Now they are combining their efforts in a two-pronged attack on a tough problem.

“The most important greenhouse gas, worldwide, is water vapor,” Warren said. But nobody has accurately measured how much infrared energy it is capable of absorbing at low temperatures.

This information is vital for predictions of climate change not just in Antarctica but around the world.

And conditions on the ground at the South Pole, with temperatures dropping to minus 120 F, are similar to those at high altitude, in the upper troposphere, elsewhere in the world.

Learning more about the interactions between water vapor and infrared energy helps make climate-change models more accurate. While many causes contribute to climate change,
Warren said, they come back to one place.

“They either start with radiation or involve radiation,” he said.

The team, including graduate student Penny Rowe and research meteorologist Richard Brandt,
has devised two different ways to look at water vapor.

One is using the flat expanse of the polar plateau to provide a long path of uniform air. They have an instrument that reports how much infrared energy is absorbed by water vapor in the air. But it can be reconfigured to measure how much infrared energy is emitted by the atmosphere.

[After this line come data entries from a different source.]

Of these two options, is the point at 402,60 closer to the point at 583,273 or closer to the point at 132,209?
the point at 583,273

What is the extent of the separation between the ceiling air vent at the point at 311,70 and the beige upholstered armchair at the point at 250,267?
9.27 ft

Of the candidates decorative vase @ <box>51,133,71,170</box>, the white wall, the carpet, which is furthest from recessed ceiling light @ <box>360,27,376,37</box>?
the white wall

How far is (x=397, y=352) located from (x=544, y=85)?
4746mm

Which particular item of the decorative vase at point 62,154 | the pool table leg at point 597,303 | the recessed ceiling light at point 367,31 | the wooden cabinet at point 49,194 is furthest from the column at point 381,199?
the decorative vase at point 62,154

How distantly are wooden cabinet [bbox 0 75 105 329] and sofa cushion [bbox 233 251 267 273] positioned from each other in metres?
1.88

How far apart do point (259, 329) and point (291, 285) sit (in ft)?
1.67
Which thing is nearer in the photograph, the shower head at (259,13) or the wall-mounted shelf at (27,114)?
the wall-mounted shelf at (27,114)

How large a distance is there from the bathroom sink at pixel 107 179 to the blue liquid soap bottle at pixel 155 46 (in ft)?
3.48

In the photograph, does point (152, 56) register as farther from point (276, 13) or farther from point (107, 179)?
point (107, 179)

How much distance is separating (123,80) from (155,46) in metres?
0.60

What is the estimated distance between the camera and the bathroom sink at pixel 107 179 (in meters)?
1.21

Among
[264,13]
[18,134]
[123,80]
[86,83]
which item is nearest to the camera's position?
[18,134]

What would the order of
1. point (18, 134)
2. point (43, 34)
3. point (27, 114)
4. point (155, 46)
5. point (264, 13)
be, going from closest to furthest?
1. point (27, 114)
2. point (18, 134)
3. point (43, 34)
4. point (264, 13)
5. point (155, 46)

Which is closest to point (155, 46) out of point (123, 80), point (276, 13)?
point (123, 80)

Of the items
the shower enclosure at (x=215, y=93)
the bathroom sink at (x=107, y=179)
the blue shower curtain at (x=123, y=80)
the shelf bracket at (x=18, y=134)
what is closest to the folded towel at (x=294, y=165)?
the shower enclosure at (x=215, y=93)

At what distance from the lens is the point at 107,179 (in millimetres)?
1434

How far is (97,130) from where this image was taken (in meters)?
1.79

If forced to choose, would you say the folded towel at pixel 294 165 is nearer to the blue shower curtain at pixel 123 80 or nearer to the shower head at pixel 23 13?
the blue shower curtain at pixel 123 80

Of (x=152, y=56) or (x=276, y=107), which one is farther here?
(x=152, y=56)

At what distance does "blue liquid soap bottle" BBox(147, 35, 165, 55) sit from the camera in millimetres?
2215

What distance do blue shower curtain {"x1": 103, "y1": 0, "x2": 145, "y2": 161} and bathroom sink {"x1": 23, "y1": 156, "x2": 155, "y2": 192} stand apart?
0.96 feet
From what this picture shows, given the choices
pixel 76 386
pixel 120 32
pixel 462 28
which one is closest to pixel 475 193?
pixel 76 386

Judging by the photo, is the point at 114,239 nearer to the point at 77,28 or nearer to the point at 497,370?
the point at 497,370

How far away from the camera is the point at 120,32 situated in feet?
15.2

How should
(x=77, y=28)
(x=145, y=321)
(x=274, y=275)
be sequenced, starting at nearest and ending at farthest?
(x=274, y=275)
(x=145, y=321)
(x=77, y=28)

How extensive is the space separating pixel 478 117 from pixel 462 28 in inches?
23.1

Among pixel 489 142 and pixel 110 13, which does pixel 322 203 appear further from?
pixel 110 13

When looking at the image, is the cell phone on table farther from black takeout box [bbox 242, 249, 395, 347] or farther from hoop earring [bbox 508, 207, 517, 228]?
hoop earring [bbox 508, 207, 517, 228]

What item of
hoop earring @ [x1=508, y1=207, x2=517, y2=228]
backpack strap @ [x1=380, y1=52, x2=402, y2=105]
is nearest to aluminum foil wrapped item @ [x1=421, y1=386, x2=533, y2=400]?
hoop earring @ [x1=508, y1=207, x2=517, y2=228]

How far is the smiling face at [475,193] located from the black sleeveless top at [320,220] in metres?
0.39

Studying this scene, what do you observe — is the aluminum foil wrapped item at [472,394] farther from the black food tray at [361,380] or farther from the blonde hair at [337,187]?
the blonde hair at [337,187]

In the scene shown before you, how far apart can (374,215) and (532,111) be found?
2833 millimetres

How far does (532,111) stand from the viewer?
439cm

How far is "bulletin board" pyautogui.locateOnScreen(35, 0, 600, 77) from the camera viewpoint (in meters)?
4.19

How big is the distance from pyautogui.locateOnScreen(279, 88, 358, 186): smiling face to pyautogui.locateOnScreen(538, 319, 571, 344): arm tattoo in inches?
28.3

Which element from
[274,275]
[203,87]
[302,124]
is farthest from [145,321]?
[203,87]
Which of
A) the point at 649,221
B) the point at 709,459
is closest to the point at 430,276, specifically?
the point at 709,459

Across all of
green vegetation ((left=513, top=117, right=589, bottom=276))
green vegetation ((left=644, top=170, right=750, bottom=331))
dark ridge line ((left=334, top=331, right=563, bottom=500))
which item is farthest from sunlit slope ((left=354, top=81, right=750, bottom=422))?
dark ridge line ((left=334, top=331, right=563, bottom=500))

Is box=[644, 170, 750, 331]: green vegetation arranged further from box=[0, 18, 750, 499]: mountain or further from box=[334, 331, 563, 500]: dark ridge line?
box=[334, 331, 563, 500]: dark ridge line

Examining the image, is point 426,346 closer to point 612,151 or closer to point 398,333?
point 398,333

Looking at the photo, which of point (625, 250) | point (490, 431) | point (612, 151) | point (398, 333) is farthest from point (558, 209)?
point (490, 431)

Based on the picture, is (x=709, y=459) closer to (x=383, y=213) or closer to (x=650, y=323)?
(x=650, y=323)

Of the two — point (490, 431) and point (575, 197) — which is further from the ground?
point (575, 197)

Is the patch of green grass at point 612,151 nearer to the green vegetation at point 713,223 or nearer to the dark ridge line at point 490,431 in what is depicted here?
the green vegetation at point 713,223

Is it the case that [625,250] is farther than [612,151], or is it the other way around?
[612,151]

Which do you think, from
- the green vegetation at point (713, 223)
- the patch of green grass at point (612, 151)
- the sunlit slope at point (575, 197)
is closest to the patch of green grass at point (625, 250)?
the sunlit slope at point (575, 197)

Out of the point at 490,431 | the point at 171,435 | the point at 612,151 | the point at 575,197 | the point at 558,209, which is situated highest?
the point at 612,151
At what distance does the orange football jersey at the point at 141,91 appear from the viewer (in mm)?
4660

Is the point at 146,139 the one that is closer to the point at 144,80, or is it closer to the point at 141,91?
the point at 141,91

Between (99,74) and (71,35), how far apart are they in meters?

Water vapor’s absorption, Walden said, is weak in parts of the infrared spectrum. So to measure it accurately requires a lot of water vapor in the air. At high temperatures, it’s easy to get lots of water vapor in a small chamber in a laboratory. But such high-temperature measurements
may not be applicable to the cold upper troposphere. At low temperatures, the only way to get sufficient water vapor is with a long distance, more than half a mile, of air. Because the plateau is featureless, the air moving across it is usually fairly uniform in terms of wind speed and direction, humidity and temperature.

The other way the team is measuring the characteristics of water vapor is with a tethered balloon. They can send different instruments up with the balloon, to more than a mile high,
and photograph ice crystals and measure humidity and temperature. Most of the water vapor in the atmosphere is in the lowest mile of air.

The tethered balloon also allows the team to take sustained measurements at fixed altitudes, which is uncommon. Usually this type of research is done from freely rising balloons or from
airplanes, which move quickly through clouds and also may alter the cloud properties.

Their observations are compared with existing models of the atmosphere and its characteristics. In collaboration with other climate modelers, the team’s new data can be incorporated into improved concepts of the climate.

The information is also useful for interpreting data from satellites and other remote-sensing devices. The devices can record observations, but to interpret that information requires a
knowledge of the processes involved, including how gases absorb radiation.

But Warren and Walden can’t observe everything at once. To complete their descriptions of atmospheric conditions, they collaborate with NASA, NOAA and local weather observers.

This summer’s research is largely a testing phase. Much of the real work will happen next summer and over the following winter of 2001. Two members of the group will winter at the
South Pole to conduct the research, which uses existing tools in new ways.

One of the instruments was originally designed to measure pollutants coming out of factory smokestacks. Now it’s in use measuring water vapor in Antarctic air.

“We’re using new technology to increase our understanding of the Antarctic continent to make better predictions of climate for this region,” said Walden.